══ EXTRACTED TEXT

Apart from these, to confirm a bruise, to confirm and examine a fracture, to trace the track of a wound, to recover a foreign body e.g. pellet or bullet, to examine the site of an injection mark and to examine any deformity or pathology, incisions may have to be given at any place on the body surface.

In relation to medicolegal postmortem examinations, preservation of some organs, some viscera or some other materials is necessary or even essential in some cases.

Viscera which are usually preserved from the dead bodies —

1. Stomach with whole of its content and a loop (1′) of small intestine from its upper part are preserved in absolute alcohol or saturated solution of common salt, in one container.

2. Half of liver or 500 gm. of it, (whichever is more), whole of spleen, longitudinal half of each kidney are preserved in absolute alcohol or saturated solution of common salt in another container.

Other organs or materials may have to be preserved in some specific cases.

1. Blood is preserved with suitable preservative for chemical examination, if there are reasons to believe that there has been systemic absorption of some poison. Preservatives used, are oxalates, mercuric chloride, E.D.T.A. etc.

════
══ STUDY MATERIAL

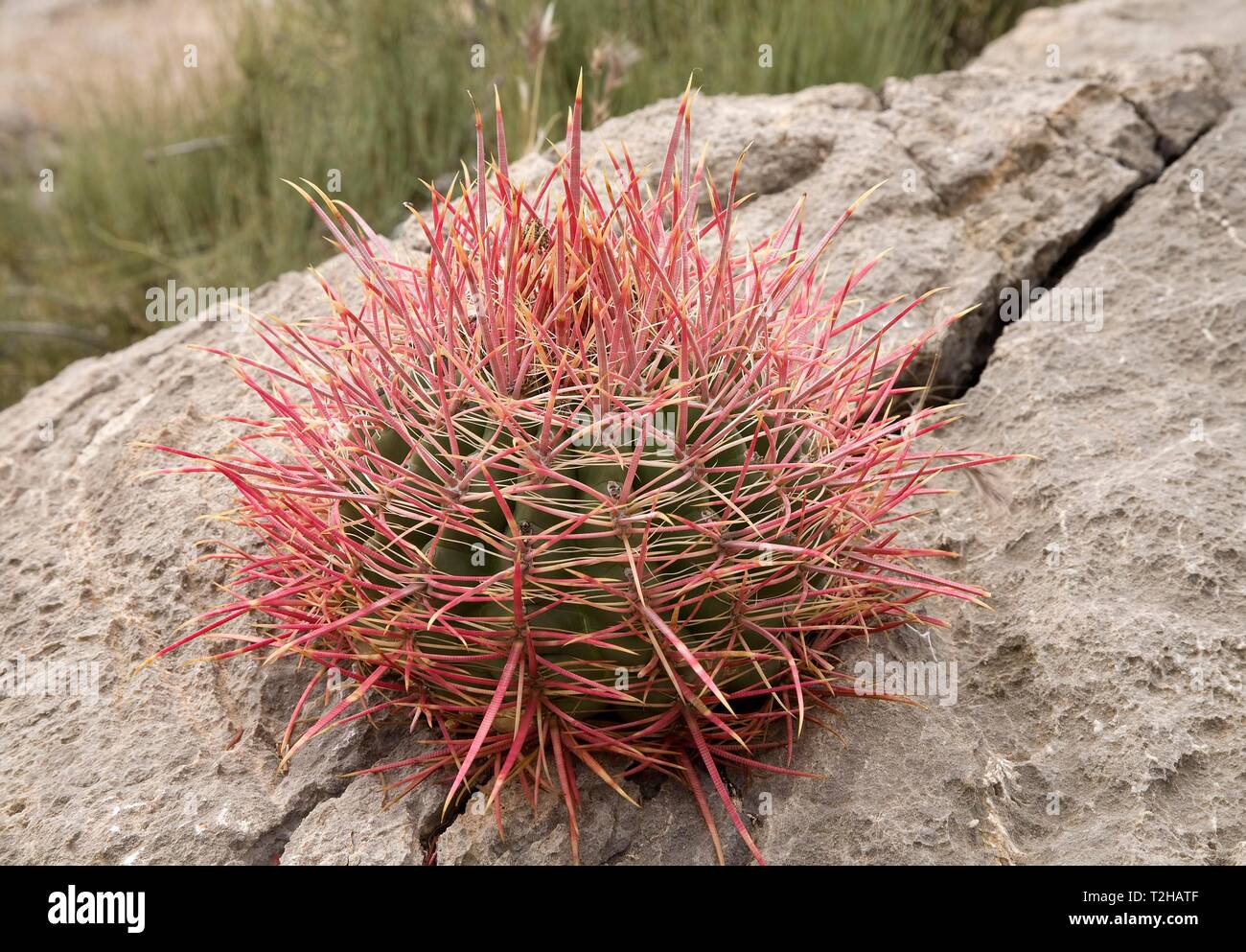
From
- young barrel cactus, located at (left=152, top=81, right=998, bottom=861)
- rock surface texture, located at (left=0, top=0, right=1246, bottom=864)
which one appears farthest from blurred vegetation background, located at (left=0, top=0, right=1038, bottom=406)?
young barrel cactus, located at (left=152, top=81, right=998, bottom=861)

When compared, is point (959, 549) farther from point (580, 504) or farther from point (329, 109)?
point (329, 109)

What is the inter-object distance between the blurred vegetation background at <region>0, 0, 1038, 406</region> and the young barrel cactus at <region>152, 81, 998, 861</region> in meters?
2.15

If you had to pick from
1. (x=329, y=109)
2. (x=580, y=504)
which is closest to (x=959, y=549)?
(x=580, y=504)

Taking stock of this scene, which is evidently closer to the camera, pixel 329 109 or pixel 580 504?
pixel 580 504

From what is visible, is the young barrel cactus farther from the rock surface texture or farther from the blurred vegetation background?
the blurred vegetation background

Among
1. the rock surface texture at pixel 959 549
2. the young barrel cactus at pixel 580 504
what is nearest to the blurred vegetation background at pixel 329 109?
the rock surface texture at pixel 959 549

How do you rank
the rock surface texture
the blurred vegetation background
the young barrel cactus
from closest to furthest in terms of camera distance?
the young barrel cactus → the rock surface texture → the blurred vegetation background

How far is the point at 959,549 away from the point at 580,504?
1.06 metres

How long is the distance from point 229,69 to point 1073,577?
4.77m

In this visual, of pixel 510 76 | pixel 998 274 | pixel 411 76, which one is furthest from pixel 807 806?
pixel 411 76

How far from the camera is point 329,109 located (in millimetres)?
4715

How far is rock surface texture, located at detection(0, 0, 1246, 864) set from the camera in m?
1.88

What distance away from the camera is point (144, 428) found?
2.70 metres
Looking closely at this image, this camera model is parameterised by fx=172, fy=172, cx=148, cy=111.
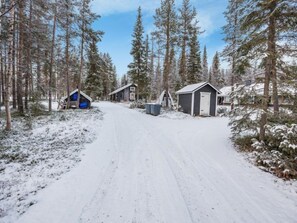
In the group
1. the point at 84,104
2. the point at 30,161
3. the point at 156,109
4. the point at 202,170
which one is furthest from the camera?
the point at 84,104

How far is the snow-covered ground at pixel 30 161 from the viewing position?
3.11 metres

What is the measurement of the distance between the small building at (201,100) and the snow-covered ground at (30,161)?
10682 millimetres

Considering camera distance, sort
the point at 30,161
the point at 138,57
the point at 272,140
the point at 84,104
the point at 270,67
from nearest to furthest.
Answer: the point at 30,161
the point at 272,140
the point at 270,67
the point at 84,104
the point at 138,57

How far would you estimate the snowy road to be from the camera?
2.75 meters

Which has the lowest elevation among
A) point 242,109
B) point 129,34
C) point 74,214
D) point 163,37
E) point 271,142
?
point 74,214

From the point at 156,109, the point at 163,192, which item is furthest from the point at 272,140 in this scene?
the point at 156,109

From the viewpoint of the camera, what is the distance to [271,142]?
217 inches

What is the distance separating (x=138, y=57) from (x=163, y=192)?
22.7 meters

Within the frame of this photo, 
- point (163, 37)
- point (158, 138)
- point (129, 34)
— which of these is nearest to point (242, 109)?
point (158, 138)

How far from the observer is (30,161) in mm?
4781

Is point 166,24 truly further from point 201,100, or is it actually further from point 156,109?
point 156,109

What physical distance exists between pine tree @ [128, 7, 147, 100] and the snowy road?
19643 millimetres

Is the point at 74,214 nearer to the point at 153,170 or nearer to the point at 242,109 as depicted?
the point at 153,170

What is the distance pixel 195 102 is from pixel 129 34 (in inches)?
635
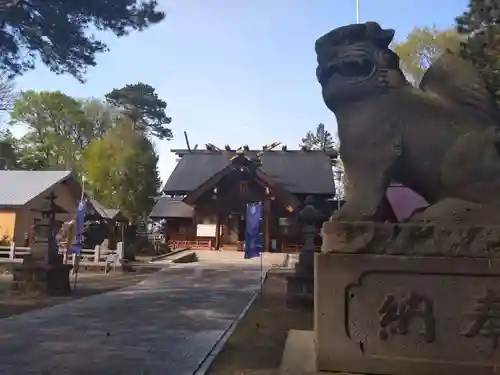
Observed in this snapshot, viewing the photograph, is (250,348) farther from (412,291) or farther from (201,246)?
(201,246)

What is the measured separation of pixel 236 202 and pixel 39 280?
63.9 ft

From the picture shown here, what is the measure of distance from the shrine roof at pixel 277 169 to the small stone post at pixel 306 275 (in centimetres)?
2057

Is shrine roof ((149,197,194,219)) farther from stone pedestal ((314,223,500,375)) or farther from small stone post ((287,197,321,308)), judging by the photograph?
stone pedestal ((314,223,500,375))

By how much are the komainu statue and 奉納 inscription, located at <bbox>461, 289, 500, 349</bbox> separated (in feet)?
2.41

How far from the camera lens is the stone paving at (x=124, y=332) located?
571cm

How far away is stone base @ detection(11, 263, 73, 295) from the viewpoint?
13.3 metres

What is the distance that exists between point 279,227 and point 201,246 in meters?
5.36

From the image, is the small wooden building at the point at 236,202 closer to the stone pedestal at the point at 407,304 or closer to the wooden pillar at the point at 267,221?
the wooden pillar at the point at 267,221

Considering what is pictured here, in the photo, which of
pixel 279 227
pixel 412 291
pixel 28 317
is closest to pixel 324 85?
pixel 412 291

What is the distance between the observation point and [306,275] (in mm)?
11508

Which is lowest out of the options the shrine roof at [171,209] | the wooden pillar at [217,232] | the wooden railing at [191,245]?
the wooden railing at [191,245]

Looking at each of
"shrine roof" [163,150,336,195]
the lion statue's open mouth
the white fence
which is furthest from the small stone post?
"shrine roof" [163,150,336,195]

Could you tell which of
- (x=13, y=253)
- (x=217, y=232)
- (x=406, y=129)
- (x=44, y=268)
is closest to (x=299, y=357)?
(x=406, y=129)

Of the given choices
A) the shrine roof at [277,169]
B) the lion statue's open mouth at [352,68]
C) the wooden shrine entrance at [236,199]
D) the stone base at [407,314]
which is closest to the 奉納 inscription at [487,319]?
the stone base at [407,314]
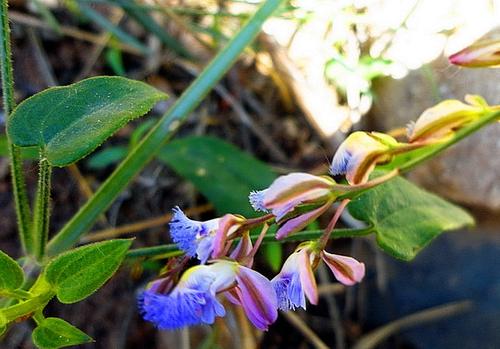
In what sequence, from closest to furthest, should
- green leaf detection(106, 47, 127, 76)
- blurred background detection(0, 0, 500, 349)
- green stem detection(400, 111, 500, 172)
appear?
green stem detection(400, 111, 500, 172) < blurred background detection(0, 0, 500, 349) < green leaf detection(106, 47, 127, 76)

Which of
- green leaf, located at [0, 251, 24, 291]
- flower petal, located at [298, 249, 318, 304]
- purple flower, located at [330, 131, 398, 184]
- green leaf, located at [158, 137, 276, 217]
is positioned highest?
purple flower, located at [330, 131, 398, 184]

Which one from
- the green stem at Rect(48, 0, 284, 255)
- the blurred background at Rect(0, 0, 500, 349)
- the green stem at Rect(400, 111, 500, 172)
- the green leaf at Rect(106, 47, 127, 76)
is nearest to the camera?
the green stem at Rect(400, 111, 500, 172)

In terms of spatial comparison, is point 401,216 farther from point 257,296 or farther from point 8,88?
point 8,88

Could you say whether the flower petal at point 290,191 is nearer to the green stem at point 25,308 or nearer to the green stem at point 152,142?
the green stem at point 25,308

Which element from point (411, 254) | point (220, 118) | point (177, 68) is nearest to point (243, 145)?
point (220, 118)

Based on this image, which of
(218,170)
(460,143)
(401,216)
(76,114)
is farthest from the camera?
(460,143)

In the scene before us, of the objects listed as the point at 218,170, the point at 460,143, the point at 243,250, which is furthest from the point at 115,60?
the point at 243,250

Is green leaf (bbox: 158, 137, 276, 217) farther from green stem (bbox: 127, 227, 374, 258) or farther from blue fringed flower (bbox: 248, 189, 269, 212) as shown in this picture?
blue fringed flower (bbox: 248, 189, 269, 212)

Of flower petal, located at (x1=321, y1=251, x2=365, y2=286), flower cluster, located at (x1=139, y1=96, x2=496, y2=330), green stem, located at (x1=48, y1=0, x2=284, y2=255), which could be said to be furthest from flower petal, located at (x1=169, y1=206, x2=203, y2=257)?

════

* AIM OF THE TASK
Continue the passage on preserving viscera and other materials at medicolegal postmortem examinations, starting after its last sentence.

* ANSWER SPACE
2. For the purpose of grouping, small amount of blood is well-preserved by being soaked in blotter.
3. Brain is preserved in case of cerebral poisoning.
4. Lungs should be preserved in case of poisoning with volatile agents which are exhaled out through the lungs.
5. Spinal cord is preserved in case of strychnine or other spinal poisoning.
6. Uterus — in case of abortion or attempted abortion leading to death.
7. Skin from the injection site along with deeper tissue (suspected injection of poison or drug) or from the site of entrance of bullet or splinters of a bomb should be preserved.
8. Urine — should be preserved, if available in all cases of systemic poisoning.
9. Scalp hair – a bunch is pulled out with roots and preserved.
10. Nail cutting and scraping are preserved.
11. Vaginal swab and cervical smear — should be preserved in cases of death following suspected sex violence.
12. Swab is taken from the glans penis when the deceased is allegedly killed after commission of a sex offence by him.
13. Pubic hair from such bodies as in no. 11 and 12 above should be preserved .
14. Swab or scrapping from suspected stained areas of the body is also preserved.
15. Ligature material – in case of hanging, strangulations.
16. Wearing apparels and belongings of the dead body including the pocket articles.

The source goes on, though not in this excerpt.